Entries shown —
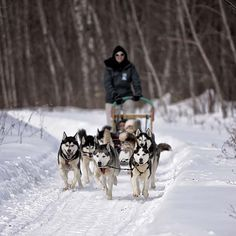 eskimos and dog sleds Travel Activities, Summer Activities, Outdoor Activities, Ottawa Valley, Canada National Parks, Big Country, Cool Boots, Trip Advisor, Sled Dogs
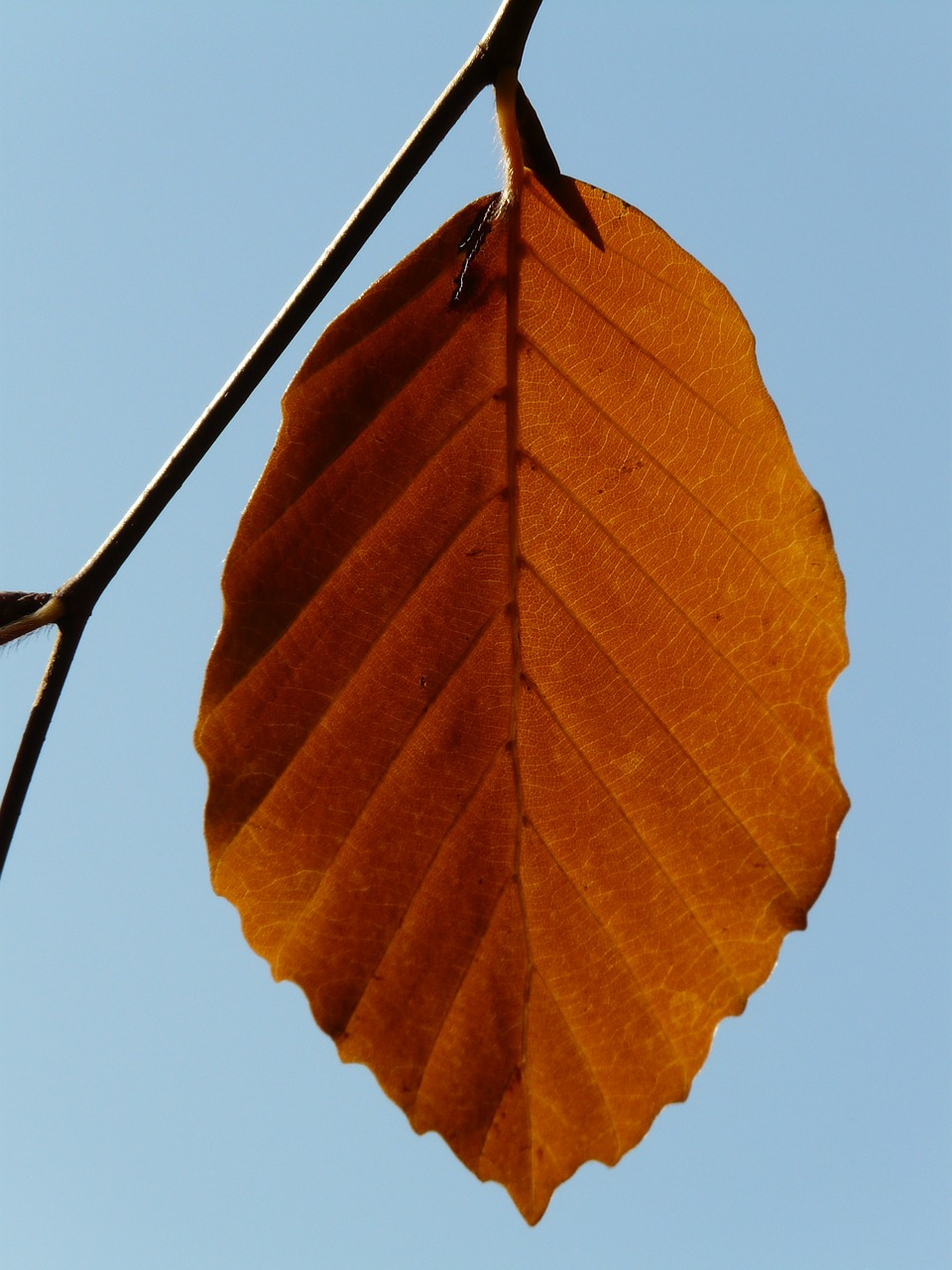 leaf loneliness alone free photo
...
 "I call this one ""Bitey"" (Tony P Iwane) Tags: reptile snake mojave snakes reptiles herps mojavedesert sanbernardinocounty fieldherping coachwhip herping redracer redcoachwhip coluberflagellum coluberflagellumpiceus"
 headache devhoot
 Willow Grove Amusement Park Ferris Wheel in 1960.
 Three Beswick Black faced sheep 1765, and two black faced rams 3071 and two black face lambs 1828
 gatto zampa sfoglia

Required work —
Skipping every picture, transcribe exactly the lines above from the one containing "eskimos and dog" through the one containing "leaf loneliness alone free photo", both included.

Answer box —
 eskimos and dog sleds Travel Activities, Summer Activities, Outdoor Activities, Ottawa Valley, Canada National Parks, Big Country, Cool Boots, Trip Advisor, Sled Dogs
 leaf loneliness alone free photo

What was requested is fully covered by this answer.